Exercise materials Start Marker

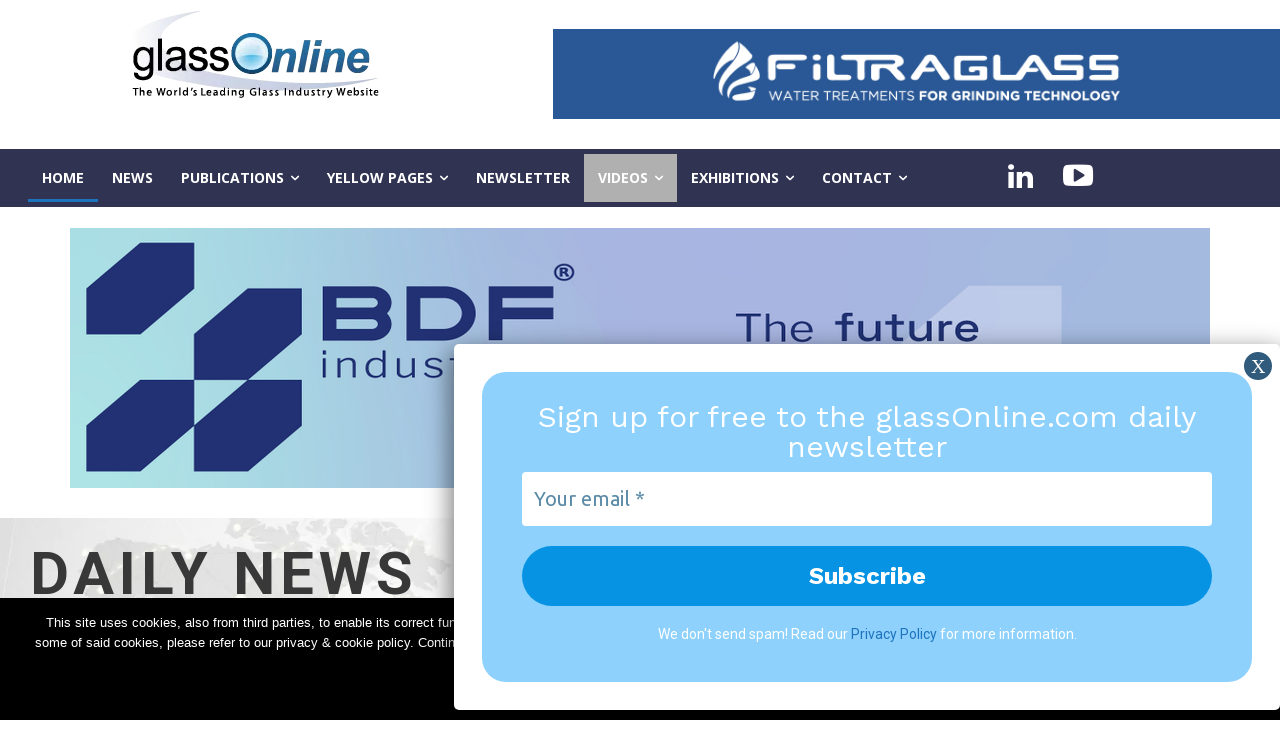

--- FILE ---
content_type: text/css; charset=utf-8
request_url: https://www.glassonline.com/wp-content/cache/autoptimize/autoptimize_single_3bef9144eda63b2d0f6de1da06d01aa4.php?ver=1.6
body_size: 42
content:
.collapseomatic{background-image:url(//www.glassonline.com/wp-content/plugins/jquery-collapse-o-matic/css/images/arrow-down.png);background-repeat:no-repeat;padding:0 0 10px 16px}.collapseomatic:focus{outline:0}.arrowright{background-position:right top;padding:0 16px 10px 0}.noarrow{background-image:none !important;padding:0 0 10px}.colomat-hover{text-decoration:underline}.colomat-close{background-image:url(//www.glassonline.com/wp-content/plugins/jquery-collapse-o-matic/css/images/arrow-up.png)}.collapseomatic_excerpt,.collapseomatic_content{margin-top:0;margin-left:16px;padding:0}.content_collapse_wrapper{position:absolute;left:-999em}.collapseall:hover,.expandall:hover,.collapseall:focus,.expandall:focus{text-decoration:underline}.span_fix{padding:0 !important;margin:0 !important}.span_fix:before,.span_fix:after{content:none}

Exercise materials End Marker

Instructions for the task -
If a line of the listing above holds the string "text", copy it.

Task response -
content_type: text/css; charset=utf-8
.collapseomatic{background-image:url(//www.glassonline.com/wp-content/plugins/jquery-collapse-o-matic/css/images/arrow-down.png);background-repeat:no-repeat;padding:0 0 10px 16px}.collapseomatic:focus{outline:0}.arrowright{background-position:right top;padding:0 16px 10px 0}.noarrow{background-image:none !important;padding:0 0 10px}.colomat-hover{text-decoration:underline}.colomat-close{background-image:url(//www.glassonline.com/wp-content/plugins/jquery-collapse-o-matic/css/images/arrow-up.png)}.collapseomatic_excerpt,.collapseomatic_content{margin-top:0;margin-left:16px;padding:0}.content_collapse_wrapper{position:absolute;left:-999em}.collapseall:hover,.expandall:hover,.collapseall:focus,.expandall:focus{text-decoration:underline}.span_fix{padding:0 !important;margin:0 !important}.span_fix:before,.span_fix:after{content:none}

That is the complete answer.